### [SHORT TASK 1]
Transcribe the part of the passage on servers as permanent establishments that opens with the words containing "The OECD has" and closes with "place of business.".

### [DOCUMENT TEXT]
We report the outcomes of our analysis of a case recently submitted to us by a non-resident client company, which carries out online sales of goods and services in the Italian territory where it maintains its own server.

Like our client company, all non-resident companies operating in Italy through their own servers should carefully assess the risk that such a server may constitute a permanent establishment, such as to make the business income produced on our territory subject to Italian taxation.

From the analysis we carried out for the preparation of the opinion given to our client, it emerged that the conclusion of sales contracts for the supply of goods and services with Italian resident clients through the use of servers and computers located in Italy is suitable to integrate a physical permanent establishment (i.e. a fixed place of business through which the non-resident company fully or partially carries out its activity).

2) ANALYSIS OF THE CASE

2.1) The OECD indications

The OECD has repeatedly dealt with the issue of whether or not electronic commerce may result in the existence of a permanent establishment. According to the OECD, the same principles and conditions for the existence of a physical permanent establishment apply to electronic commerce.

According to the OECD, a server can result in a physical permanent establishment according to the general principles set out in Article 5.1 of the Double Taxation Convention Model, as it alone can constitute a fixed place of business.

In particular, the requirement of “fixedness” is met whenever the server:

  1. does not undergo movement;
  2. is in the full availability of the non-resident company (i.e. the non-resident company is the owner or lessee of the server and manages it directly);
  3. generates significant and essential activities in relation to the core business of the non-resident company.

2.2) Italian legislation and indications of the Revenue Agency

The Italian tax legislation (i.e. Article 162 of the TUIR), in accordance with the OECD, identifies the permanent establishment in a “fixed place of business through which the non-resident company fully or partially carries out its activity on the territory of the State”.

The Revenue Agency, with Resolution No. 119 of 2007, issued in response to a request submitted by a French company offering online access to video games through a server located in Italy and used exclusively, clarified that if a non-resident company carries out its business through a server of its exclusive use, installed for an indefinite time in Italy, then there is permanent establishment.

In order to better identify when the availability of a server on the Italian territory constitutes permanent establishment, see the following Court rulings.

### [SUPPLIED MATERIAL]
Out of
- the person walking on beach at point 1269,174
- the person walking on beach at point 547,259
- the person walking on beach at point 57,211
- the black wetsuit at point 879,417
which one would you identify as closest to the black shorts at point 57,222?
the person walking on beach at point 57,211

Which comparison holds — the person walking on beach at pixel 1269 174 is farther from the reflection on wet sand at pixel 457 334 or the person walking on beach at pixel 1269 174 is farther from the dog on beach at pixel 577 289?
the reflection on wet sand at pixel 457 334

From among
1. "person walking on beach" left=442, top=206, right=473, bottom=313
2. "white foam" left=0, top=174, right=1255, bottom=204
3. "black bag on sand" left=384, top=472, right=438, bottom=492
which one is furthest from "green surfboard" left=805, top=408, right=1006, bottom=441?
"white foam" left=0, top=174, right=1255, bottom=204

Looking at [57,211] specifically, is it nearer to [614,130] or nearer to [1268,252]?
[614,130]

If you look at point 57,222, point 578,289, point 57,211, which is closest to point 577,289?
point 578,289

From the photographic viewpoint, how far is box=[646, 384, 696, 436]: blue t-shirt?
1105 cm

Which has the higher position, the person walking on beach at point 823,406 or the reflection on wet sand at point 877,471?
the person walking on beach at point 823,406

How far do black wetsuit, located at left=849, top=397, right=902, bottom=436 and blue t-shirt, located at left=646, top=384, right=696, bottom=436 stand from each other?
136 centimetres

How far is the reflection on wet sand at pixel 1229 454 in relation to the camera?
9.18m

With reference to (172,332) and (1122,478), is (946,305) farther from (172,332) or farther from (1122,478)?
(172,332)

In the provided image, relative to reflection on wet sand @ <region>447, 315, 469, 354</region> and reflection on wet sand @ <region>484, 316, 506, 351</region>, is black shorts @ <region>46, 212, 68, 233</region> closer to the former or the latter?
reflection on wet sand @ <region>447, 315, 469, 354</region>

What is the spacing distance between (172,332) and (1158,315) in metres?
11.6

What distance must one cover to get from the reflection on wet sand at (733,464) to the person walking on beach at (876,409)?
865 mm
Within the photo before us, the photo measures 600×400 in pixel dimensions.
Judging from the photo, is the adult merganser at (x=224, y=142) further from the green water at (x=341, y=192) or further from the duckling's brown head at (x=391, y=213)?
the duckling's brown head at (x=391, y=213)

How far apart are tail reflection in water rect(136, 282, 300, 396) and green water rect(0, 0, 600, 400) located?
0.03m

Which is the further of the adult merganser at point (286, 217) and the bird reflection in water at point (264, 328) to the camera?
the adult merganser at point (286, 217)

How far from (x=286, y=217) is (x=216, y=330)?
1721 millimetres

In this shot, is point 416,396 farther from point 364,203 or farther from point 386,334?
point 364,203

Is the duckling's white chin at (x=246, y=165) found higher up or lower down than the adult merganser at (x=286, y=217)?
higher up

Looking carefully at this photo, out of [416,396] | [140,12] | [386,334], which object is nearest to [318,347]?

### [SHORT TASK 2]
Can you restate word for word the lines of the entries, from the line containing "Which is the" through the line containing "1721 millimetres", with both of those lines included?

### [FINAL ANSWER 1]
The OECD has repeatedly dealt with the issue of whether or not electronic commerce may result in the existence of a permanent establishment. According to the OECD, the same principles and conditions for the existence of a physical permanent establishment apply to electronic commerce.

According to the OECD, a server can result in a physical permanent establishment according to the general principles set out in Article 5.1 of the Double Taxation Convention Model, as it alone can constitute a fixed place of business.

### [FINAL ANSWER 2]
Which is the further of the adult merganser at point (286, 217) and the bird reflection in water at point (264, 328) to the camera?
the adult merganser at point (286, 217)

How far from (x=286, y=217) is (x=216, y=330)?
1721 millimetres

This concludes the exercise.